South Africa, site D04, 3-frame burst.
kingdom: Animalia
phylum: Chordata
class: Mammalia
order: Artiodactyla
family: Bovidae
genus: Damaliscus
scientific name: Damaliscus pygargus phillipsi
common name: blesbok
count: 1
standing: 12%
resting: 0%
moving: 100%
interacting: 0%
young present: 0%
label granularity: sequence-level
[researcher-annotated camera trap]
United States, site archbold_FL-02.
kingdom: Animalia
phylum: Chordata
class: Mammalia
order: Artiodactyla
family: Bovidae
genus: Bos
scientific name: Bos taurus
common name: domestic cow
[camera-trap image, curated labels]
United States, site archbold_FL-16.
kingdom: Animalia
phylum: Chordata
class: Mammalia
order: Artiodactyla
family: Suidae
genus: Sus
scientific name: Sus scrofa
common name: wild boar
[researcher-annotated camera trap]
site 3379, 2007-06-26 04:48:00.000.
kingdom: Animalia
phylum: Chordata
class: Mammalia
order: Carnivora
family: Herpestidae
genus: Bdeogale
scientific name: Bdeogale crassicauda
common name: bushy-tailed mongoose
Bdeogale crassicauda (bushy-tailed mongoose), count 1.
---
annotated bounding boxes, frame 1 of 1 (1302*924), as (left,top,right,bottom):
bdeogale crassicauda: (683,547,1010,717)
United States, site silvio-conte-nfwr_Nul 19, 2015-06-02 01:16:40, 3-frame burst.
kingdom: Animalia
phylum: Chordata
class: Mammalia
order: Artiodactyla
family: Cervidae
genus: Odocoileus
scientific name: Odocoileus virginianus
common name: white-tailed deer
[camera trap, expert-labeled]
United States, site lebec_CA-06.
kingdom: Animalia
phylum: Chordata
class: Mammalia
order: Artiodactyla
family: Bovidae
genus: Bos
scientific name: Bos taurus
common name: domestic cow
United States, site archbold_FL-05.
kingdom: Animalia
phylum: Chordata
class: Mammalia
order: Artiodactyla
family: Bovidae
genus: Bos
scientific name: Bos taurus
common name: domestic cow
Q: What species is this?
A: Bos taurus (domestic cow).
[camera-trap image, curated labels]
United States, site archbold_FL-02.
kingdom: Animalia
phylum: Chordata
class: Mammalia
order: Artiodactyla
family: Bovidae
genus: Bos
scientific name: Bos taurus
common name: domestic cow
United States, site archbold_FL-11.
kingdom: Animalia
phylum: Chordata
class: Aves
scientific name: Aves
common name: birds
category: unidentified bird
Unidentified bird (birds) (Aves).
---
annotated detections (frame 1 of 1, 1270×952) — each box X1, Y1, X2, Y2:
- - - -
### Exercise objective
All of the data above must be set down again exactly.

### Solution to the exercise
South Africa, site D04, 3-frame burst.
kingdom: Animalia
phylum: Chordata
class: Mammalia
order: Artiodactyla
family: Bovidae
genus: Damaliscus
scientific name: Damaliscus pygargus phillipsi
common name: blesbok
count: 1
standing: 12%
resting: 0%
moving: 100%
interacting: 0%
young present: 0%
label granularity: sequence-level
[researcher-annotated camera trap]
United States, site archbold_FL-02.
kingdom: Animalia
phylum: Chordata
class: Mammalia
order: Artiodactyla
family: Bovidae
genus: Bos
scientific name: Bos taurus
common name: domestic cow
[camera-trap image, curated labels]
United States, site archbold_FL-16.
kingdom: Animalia
phylum: Chordata
class: Mammalia
order: Artiodactyla
family: Suidae
genus: Sus
scientific name: Sus scrofa
common name: wild boar
[researcher-annotated camera trap]
site 3379, 2007-06-26 04:48:00.000.
kingdom: Animalia
phylum: Chordata
class: Mammalia
order: Carnivora
family: Herpestidae
genus: Bdeogale
scientific name: Bdeogale crassicauda
common name: bushy-tailed mongoose
Bdeogale crassicauda (bushy-tailed mongoose), count 1.
---
annotated bounding boxes, frame 1 of 1 (1302*924), as (left,top,right,bottom):
bdeogale crassicauda: (683,547,1010,717)
United States, site silvio-conte-nfwr_Nul 19, 2015-06-02 01:16:40, 3-frame burst.
kingdom: Animalia
phylum: Chordata
class: Mammalia
order: Artiodactyla
family: Cervidae
genus: Odocoileus
scientific name: Odocoileus virginianus
common name: white-tailed deer
[camera trap, expert-labeled]
United States, site lebec_CA-06.
kingdom: Animalia
phylum: Chordata
class: Mammalia
order: Artiodactyla
family: Bovidae
genus: Bos
scientific name: Bos taurus
common name: domestic cow
United States, site archbold_FL-05.
kingdom: Animalia
phylum: Chordata
class: Mammalia
order: Artiodactyla
family: Bovidae
genus: Bos
scientific name: Bos taurus
common name: domestic cow
Q: What species is this?
A: Bos taurus (domestic cow).
[camera-trap image, curated labels]
United States, site archbold_FL-02.
kingdom: Animalia
phylum: Chordata
class: Mammalia
order: Artiodactyla
family: Bovidae
genus: Bos
scientific name: Bos taurus
common name: domestic cow
United States, site archbold_FL-11.
kingdom: Animalia
phylum: Chordata
class: Aves
scientific name: Aves
common name: birds
category: unidentified bird
Unidentified bird (birds) (Aves).
---
annotated detections (frame 1 of 1, 1270×952) — each box X1, Y1, X2, Y2:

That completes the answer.